Saved data entries
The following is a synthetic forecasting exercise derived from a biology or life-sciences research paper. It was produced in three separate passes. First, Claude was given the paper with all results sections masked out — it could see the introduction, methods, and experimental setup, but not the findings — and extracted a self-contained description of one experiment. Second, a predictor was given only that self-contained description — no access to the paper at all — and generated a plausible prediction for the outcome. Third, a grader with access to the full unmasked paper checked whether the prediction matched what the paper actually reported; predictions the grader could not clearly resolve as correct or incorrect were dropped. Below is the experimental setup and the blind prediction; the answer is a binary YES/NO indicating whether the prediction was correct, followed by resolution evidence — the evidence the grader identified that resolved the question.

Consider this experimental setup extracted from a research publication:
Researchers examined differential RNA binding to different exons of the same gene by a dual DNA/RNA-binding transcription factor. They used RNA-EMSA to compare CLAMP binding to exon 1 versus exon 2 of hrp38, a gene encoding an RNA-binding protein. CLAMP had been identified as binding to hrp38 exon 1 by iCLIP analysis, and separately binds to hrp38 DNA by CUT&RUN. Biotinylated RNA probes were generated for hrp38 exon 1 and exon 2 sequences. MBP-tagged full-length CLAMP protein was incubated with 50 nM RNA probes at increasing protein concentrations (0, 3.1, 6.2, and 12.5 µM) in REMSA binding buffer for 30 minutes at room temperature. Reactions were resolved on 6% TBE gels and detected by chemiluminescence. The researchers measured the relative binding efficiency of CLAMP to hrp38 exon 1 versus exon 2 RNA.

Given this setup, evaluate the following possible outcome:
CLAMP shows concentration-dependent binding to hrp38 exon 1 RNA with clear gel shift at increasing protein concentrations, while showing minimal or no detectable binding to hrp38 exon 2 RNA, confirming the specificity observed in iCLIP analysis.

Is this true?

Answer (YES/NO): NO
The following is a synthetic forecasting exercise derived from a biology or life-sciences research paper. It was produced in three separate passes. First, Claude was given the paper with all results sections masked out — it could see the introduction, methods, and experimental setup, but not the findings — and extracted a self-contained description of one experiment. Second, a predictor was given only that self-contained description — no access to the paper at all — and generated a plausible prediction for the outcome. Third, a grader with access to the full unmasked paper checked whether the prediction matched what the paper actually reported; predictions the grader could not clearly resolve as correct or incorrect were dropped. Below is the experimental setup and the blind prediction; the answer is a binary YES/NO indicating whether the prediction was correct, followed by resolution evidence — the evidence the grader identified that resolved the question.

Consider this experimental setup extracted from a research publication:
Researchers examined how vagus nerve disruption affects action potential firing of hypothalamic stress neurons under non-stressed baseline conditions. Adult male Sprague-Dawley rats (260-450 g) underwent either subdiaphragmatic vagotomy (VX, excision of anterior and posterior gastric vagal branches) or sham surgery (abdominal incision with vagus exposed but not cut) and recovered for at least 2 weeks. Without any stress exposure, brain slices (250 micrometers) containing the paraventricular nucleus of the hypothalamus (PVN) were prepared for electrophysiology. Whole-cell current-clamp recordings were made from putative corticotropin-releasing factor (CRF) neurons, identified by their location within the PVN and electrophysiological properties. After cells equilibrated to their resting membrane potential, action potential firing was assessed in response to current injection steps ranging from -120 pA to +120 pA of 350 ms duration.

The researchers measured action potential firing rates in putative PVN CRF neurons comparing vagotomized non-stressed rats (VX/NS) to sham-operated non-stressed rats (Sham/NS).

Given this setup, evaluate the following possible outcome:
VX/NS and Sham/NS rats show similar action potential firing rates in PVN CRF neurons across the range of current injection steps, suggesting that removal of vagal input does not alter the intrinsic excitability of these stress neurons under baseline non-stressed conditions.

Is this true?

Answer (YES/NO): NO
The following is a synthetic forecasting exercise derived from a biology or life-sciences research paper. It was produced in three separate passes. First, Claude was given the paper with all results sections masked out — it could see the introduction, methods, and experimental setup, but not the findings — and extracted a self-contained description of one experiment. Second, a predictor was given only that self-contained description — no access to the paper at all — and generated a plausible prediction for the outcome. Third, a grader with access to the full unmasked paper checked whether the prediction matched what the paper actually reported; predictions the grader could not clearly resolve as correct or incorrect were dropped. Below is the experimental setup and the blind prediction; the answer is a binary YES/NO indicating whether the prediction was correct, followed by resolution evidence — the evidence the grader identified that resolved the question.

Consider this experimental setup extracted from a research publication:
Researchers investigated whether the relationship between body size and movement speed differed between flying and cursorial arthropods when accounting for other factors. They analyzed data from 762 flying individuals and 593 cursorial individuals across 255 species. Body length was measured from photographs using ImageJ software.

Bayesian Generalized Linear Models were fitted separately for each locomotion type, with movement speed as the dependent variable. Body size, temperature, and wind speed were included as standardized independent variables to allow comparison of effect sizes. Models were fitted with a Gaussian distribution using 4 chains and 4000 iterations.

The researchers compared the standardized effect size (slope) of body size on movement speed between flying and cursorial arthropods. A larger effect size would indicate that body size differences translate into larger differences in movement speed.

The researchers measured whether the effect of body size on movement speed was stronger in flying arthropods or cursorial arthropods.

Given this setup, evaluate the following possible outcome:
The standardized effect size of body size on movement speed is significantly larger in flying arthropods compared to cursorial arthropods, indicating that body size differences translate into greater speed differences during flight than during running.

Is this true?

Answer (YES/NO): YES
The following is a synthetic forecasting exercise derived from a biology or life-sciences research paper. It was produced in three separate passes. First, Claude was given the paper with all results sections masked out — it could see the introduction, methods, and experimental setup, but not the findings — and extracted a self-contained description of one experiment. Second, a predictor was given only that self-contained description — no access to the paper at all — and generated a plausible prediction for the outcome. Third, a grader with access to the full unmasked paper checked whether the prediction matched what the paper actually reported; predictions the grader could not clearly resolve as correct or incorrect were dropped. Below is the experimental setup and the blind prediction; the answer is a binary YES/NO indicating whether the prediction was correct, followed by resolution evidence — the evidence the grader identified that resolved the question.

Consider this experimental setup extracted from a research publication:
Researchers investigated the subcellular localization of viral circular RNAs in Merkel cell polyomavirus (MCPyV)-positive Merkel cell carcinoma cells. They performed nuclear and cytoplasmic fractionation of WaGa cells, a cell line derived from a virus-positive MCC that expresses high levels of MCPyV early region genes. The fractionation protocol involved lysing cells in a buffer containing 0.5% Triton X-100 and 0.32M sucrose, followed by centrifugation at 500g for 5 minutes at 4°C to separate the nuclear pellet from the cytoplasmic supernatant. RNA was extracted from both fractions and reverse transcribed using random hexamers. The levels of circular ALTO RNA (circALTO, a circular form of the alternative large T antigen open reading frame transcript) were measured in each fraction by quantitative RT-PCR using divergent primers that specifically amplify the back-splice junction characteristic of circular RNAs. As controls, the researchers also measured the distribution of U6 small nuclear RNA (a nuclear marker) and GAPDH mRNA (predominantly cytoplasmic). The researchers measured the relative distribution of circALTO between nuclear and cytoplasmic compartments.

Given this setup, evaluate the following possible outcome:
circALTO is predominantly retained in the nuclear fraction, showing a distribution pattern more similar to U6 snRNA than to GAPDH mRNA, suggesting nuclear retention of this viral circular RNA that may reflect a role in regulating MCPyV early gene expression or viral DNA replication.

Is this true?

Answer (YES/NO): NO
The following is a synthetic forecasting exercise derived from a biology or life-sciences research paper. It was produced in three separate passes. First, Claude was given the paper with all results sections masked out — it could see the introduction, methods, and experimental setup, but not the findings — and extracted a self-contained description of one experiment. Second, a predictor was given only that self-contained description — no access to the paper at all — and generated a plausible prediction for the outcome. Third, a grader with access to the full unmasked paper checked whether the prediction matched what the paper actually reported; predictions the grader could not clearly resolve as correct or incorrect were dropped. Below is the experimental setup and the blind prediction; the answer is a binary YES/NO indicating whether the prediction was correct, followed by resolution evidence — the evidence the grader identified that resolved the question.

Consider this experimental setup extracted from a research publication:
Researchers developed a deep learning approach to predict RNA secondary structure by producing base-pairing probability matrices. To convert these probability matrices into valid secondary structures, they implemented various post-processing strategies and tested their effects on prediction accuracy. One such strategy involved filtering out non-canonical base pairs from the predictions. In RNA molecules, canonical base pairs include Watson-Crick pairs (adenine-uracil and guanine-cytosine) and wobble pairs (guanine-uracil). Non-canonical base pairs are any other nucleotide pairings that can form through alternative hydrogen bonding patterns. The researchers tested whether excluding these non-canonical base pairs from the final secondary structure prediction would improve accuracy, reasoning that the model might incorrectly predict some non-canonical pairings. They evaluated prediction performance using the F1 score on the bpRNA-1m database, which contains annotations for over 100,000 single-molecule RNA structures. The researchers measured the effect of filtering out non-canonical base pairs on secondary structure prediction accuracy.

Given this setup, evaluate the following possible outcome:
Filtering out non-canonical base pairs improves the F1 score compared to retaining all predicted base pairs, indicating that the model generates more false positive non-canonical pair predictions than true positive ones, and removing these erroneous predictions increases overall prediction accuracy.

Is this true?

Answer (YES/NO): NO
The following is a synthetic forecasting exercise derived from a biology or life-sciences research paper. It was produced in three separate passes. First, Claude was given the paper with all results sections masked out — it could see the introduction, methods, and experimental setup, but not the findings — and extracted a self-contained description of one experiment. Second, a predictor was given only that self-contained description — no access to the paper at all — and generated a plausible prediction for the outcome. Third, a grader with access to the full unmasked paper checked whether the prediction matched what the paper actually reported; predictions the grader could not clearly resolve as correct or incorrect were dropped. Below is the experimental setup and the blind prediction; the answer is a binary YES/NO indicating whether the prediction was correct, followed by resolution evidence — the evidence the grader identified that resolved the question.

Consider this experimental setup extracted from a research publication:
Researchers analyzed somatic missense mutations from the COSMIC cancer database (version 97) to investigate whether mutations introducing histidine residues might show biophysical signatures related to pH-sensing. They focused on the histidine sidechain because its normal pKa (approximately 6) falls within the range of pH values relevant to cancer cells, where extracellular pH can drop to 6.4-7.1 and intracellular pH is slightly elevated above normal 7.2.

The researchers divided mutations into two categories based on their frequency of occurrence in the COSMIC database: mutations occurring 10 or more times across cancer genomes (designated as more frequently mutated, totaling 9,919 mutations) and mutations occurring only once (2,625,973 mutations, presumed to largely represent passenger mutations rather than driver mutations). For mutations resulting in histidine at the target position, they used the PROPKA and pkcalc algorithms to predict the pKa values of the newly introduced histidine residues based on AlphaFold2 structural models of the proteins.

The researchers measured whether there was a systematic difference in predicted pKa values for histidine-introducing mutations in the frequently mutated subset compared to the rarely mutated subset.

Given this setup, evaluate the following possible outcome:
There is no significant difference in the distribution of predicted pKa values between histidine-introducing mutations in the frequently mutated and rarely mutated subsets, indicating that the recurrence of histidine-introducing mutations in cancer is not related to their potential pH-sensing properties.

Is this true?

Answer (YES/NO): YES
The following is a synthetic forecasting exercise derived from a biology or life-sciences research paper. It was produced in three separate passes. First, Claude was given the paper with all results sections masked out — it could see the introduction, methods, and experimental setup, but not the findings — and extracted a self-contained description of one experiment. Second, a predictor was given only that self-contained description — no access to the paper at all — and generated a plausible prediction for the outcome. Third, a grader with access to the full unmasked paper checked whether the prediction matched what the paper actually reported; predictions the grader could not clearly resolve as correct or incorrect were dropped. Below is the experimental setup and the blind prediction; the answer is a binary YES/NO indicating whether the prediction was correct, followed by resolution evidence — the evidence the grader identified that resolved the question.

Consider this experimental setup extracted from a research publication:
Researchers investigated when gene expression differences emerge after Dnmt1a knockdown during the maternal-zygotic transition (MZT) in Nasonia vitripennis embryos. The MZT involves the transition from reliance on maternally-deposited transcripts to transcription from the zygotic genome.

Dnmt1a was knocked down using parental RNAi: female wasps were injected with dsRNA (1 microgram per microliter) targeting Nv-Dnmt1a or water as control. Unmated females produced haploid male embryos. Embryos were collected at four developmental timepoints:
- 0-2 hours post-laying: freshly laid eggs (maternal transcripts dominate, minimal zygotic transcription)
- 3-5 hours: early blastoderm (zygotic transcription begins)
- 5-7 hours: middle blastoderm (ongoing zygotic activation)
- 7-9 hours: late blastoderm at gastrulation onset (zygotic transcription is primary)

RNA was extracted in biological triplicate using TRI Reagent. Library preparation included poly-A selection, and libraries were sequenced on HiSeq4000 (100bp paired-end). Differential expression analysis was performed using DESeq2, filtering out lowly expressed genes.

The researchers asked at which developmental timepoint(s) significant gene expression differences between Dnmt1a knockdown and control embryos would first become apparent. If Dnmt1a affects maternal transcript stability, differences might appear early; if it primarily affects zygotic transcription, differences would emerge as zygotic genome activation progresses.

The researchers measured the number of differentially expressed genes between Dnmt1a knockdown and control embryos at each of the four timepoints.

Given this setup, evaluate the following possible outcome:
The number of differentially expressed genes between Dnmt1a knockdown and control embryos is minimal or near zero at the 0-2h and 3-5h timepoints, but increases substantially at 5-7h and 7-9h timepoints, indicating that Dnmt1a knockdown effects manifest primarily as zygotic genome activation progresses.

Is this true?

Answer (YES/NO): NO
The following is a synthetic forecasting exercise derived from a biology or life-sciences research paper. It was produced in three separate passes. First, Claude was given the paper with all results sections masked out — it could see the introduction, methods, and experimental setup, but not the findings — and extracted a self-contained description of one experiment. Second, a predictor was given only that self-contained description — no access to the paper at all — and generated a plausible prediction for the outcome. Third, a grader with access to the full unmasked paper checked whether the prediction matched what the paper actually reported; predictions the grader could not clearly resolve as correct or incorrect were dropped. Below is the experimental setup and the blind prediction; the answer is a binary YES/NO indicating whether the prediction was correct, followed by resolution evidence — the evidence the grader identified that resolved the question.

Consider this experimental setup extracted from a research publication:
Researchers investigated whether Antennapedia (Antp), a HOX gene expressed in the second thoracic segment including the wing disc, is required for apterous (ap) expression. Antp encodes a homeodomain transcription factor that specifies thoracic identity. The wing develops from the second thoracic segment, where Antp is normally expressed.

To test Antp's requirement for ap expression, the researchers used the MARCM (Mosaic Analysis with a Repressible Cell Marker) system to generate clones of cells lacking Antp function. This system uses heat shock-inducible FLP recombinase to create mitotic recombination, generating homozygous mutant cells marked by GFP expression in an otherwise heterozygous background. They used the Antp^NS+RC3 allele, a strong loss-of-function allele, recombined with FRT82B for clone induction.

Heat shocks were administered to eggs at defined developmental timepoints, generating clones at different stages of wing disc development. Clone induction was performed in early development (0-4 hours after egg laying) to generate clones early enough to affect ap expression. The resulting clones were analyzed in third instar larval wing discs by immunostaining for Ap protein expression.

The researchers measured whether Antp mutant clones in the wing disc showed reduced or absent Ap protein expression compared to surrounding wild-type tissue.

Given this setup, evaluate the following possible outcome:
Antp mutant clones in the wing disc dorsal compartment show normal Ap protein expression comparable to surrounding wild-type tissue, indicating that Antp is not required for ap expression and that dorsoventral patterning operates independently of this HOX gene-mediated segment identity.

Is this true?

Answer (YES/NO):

• [Exercise instructions] Copy each line from the entries above that has the word "eggs" in it.

• [Solution to the exercise]
- 0-2 hours post-laying: freshly laid eggs (maternal transcripts dominate, minimal zygotic transcription)
Heat shocks were administered to eggs at defined developmental timepoints, generating clones at different stages of wing disc development. Clone induction was performed in early development (0-4 hours after egg laying) to generate clones early enough to affect ap expression. The resulting clones were analyzed in third instar larval wing discs by immunostaining for Ap protein expression.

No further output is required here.